Uma das principais características do PADS é a chamada instrução sumária, calçada no pressuposto da celeridade processual, ou seja, a juntada das provas de que dispõe a Administração sobre a possível acumulação ilícita de cargos públicos, a indiciação e a citação do servidor, a sua defesa e o relatório conclusivo da comissão processante devem ser feitos em prazos extremamente exíguos. A título de exemplo, é de cinco dias tanto o prazo para apresentação de defesa pelo servidor quanto o prazo para elaboração do relatório da comissão processante. No PAD comum o prazo para defesa é de 10 dias.
O PL ainda faculta ao servidor o direito de optar por um dos cargos sobre os quais recai a acusação de acúmulo ilegal até o último dia do prazo para apresentação de sua defesa, que é de cinco dias contados de sua citação no PADS. Tal escolha, sob a ótica do PL, afastaria possível má-fé na conduta do servidor e seria automaticamente convertida em pedido de exoneração do cargo indicado pelo optante, se na esfera estadual.
Se ambos os cargos forem na esfera estadual, o servidor poderá optar por um deles até o último dia do prazo para sua defesa. Porém, se o outro for na esfera municipal, por exemplo, o PL não prevê a possibilidade de o servidor comprovar o seu desligamento deste cargo até o prazo de defesa mesmo que o venha a fazê-lo. Nesta hipótese, o PL lhe faculta tão somente o direito de optar pelo seu desligamento do cargo estadual dentro do prazo de que dispõe para defesa.
Não sendo feita essa opção, o processo prosseguirá até o seu julgamento, e uma vez caracterizada a acumulação ilegal e provada a má-fé do servidor, ser-lhe-á aplicada a pena de demissão, destituição de cargo comissionado ou cassação de aposentadoria ou disponibilidade em relação aos cargos, empregos ou funções públicos em regime de acumulação, hipótese na qual deverão ser comunicados os órgãos ou entidades de vinculação.
Importante destacar que as penalidades abrangem ambos os cargos, se na esfera estadual. Se o outro cargo for na esfera municipal, por exemplo, o órgão de lotação do servidor será comunicado acerca da aplicação da penalidade na esfera estadual.

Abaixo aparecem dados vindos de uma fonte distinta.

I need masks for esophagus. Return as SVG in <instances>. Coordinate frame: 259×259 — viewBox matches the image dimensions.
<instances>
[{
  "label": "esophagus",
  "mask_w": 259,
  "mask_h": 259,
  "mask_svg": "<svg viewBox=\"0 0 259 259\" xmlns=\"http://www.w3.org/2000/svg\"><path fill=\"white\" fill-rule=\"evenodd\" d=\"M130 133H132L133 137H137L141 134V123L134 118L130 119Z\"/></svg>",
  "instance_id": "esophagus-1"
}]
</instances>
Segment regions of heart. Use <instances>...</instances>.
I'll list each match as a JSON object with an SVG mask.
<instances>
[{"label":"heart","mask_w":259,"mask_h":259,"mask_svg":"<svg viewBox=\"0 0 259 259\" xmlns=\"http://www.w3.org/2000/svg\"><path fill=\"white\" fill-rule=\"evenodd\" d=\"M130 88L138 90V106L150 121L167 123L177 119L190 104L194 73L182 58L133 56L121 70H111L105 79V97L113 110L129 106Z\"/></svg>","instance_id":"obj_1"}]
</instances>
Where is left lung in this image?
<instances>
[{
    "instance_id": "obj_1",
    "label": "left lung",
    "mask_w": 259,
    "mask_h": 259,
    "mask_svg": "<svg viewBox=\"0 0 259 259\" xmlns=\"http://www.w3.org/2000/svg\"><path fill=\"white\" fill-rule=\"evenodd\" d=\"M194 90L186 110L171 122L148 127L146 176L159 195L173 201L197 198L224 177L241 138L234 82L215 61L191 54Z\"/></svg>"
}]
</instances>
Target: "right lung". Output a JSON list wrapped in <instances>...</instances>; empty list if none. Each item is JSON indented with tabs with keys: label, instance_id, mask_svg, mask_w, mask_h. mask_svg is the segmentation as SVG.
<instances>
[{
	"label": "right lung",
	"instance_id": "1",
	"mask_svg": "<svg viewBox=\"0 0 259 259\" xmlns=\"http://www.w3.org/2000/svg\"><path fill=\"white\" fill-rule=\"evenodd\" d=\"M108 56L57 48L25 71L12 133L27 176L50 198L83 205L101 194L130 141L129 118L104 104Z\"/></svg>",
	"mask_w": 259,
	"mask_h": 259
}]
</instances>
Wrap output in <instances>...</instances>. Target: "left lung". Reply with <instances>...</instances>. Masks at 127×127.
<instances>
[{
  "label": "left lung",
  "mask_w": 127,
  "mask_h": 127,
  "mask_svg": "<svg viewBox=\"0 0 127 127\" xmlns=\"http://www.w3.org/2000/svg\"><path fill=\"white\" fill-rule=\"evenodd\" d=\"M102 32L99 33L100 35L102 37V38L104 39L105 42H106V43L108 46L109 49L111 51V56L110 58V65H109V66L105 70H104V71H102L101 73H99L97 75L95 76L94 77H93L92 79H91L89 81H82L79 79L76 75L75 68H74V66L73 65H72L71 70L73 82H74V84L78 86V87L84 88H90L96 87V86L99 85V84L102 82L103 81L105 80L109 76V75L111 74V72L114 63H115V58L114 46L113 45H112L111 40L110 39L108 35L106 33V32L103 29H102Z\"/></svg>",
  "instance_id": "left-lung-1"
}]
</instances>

Embora o PL não contenha qualquer menção, uma vez decretada a má-fé no acúmulo ilegal de cargos públicos, o servidor poderá ficar obrigado a devolver ao erário estadual os valores equivalentes aos salários percebidos durante a acumulação ilícita. O uso da expressão “má-fé” não está posto ali sem um propósito específico.
O ressarcimento dos danos ao erário deverá ser apurado em procedimento específico regulado pela Lei Estadual n.º 8.972/2020 e será conduzido no âmbito da PGE, por iniciativa do órgão de lotação do servidor.
A presunção da má-fé é passível de ser questionada judicialmente, ainda mais quando considerada no contexto de um procedimento célere como é o sumário, em que a coleta de provas fica mitigada em prol da objetividade da conduta objeto de investigação. A má-fé é conduta permeada pela subjetividade, ainda mais quando analisada dentro do contexto da incompatibilidade de horários, e deve estar comprovada dentro do contexto probatório e ser devidamente valorada pela autoridade julgadora.
O PL n.º 28/2020 na ALEPA, aliado a tantos outros PLs enviados pelo Governo Helder Barbalho que retiram direitos dos servidores estaduais, tanto os aprovados quanto os que aguardam deliberação da Casa de Leis, demonstram muito flagrantemente quais são os reais intentos deste Governo no que se refere ao funcionalismo público.